◆ Passage shown:
○ ○ ○
Are there other comparisons between protecting the Earth and outer space?
Definitely yes! In fact, this past year I've looked at the Antarctic Treaty. There are three major areas considered "resources for humankind," to be held in trust for future generations and protected from exploitation by individual nations or corporations. Those resources are the deep oceans, outer space, and Antarctica. By international agreements, we've declared that nobody owns them, no one can plant flags or declare sovereignty, there can be no militarization or nuclearization, and there is high priority given to science, cooperation, and benefits for humankind.
Antarctica was set aside for science and explorers, yet tourist ships are now arriving full of people who want extreme vacations. How do you manage the throngs of visitors while still preserving the environment? In a similar way, we're beginning to think about the space environment. How should we manage the growing desire for space tourism? Or what if someone wants to go to the moon and strip mine it for resources? What regulations would apply? Who would issue the permits? It's important to think about how different activities could affect science and exploration. It's also critical to figure out who should be involved in these discussions besides scientists---- maybe lawyers, ethicists, political scientists, and other disciplines. Lately we've been thinking how to bring them all together for discussions on how to proceed.
What if life is discovered somewhere in outer space?
○ ○ ○
◆ Supplied material:
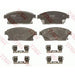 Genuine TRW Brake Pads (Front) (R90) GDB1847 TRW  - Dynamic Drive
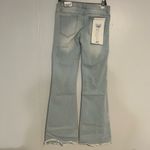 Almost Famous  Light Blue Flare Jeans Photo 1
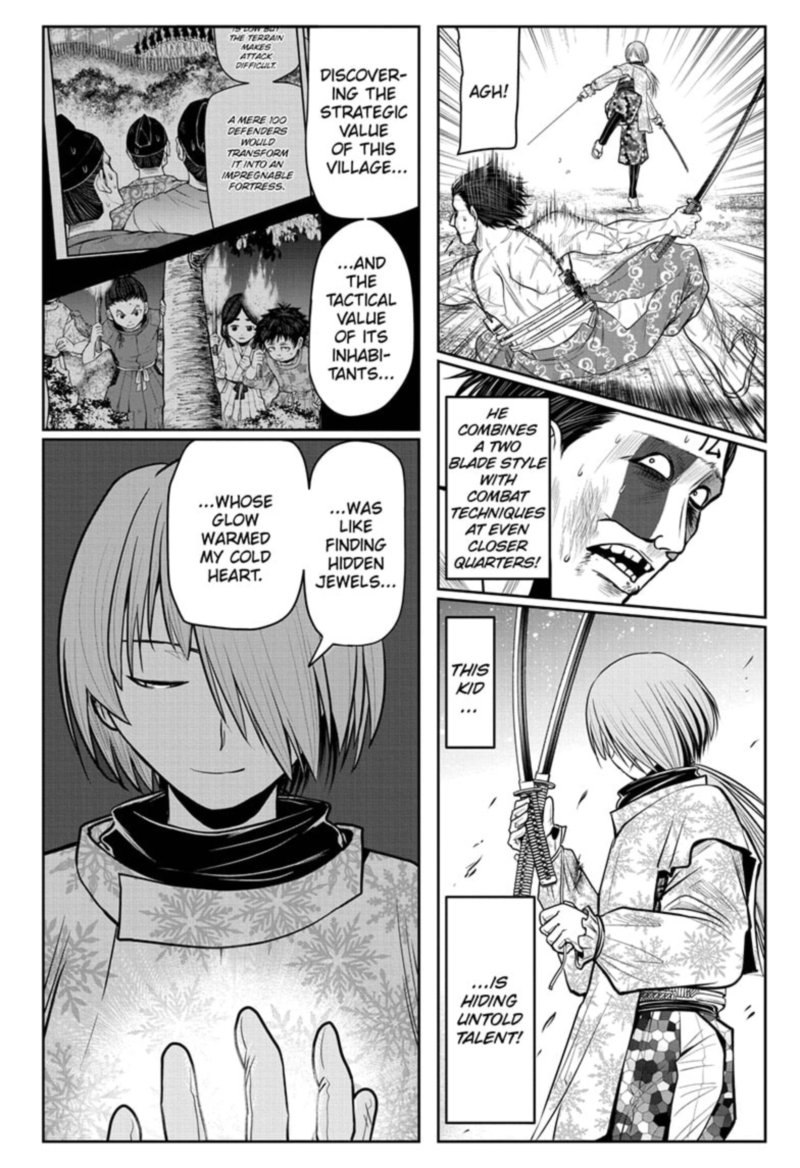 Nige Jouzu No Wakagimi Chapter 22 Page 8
○ ○ ○
◆ Required work:
1 – Reproduce the passage on protecting Earth and outer space word for word, between "Antarctica was set" and "in outer space?", inclusive.
2 – Name every area that the passage on protecting Earth and outer space identifies as a "resource for humankind."

◆ Your written answers:
1 –
Antarctica was set aside for science and explorers, yet tourist ships are now arriving full of people who want extreme vacations. How do you manage the throngs of visitors while still preserving the environment? In a similar way, we're beginning to think about the space environment. How should we manage the growing desire for space tourism? Or what if someone wants to go to the moon and strip mine it for resources? What regulations would apply? Who would issue the permits? It's important to think about how different activities could affect science and exploration. It's also critical to figure out who should be involved in these discussions besides scientists---- maybe lawyers, ethicists, political scientists, and other disciplines. Lately we've been thinking how to bring them all together for discussions on how to proceed.
What if life is discovered somewhere in outer space?

2 –
- the deep oceans
- outer space
- Antarctica